**Text segment:**
US and Chinese market recoveries

US equity markets do not like Trump’s tariffs on China. Chinese equity markets, unsurprisingly, do not like them either. The Shenzhen Shanghai 300 index, the primary mainland stock index, and the Hang Seng index, made of the Hong Kong-listed shares of Chinese companies, had been trading flat since the Chinese market caught its second wind after DeepSeek. That came to an abrupt end after “liberation day”:

Both the Chinese market and the US market revived over April and May. While both leapt after the US and China downgraded from ludicrously high trade duties to just crazy high trade duties, the US had the stronger performance:

Line chart of Index price, normalised (100=0, April 1 2025, USD) showing Two-way street

Just a few weeks ago, many commentators predicted that China would win in a trade war against the US: its government and citizens seemed willing to bear the pain of a long stand-off, and investors and markets were still coasting off high hopes for Chinese tech. That could still be true. But a closer look at the US and Chinese equity markets shows that investors may have walked back from that narrative. Before digging in, recall the standard caveats about the Chinese market: it gyrates in part on fundamentals, but also on government favouritism; its recent run-up has been partially from hopes of a stimulus that has yet to materialise; and foreign investors barely own it.

**Provided data:**
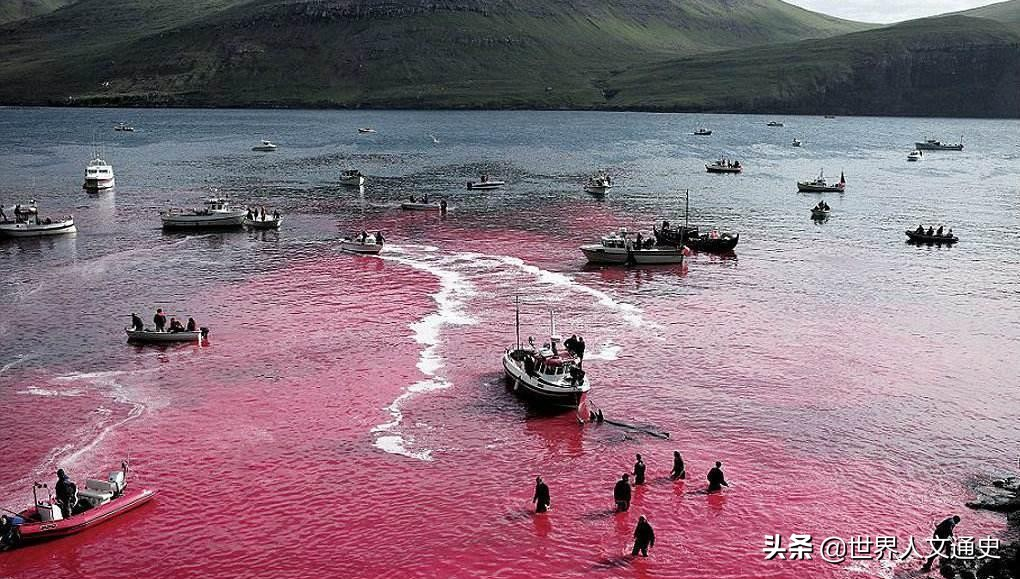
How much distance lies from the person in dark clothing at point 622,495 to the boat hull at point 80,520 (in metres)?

**Problem:** Can you pull out, word for word, the part of the text on US and Chinese market recoveries that runs from "Line chart of" up to and including "barely own it."?

**Correct output:**
Line chart of Index price, normalised (100=0, April 1 2025, USD) showing Two-way street

Just a few weeks ago, many commentators predicted that China would win in a trade war against the US: its government and citizens seemed willing to bear the pain of a long stand-off, and investors and markets were still coasting off high hopes for Chinese tech. That could still be true. But a closer look at the US and Chinese equity markets shows that investors may have walked back from that narrative. Before digging in, recall the standard caveats about the Chinese market: it gyrates in part on fundamentals, but also on government favouritism; its recent run-up has been partially from hopes of a stimulus that has yet to materialise; and foreign investors barely own it.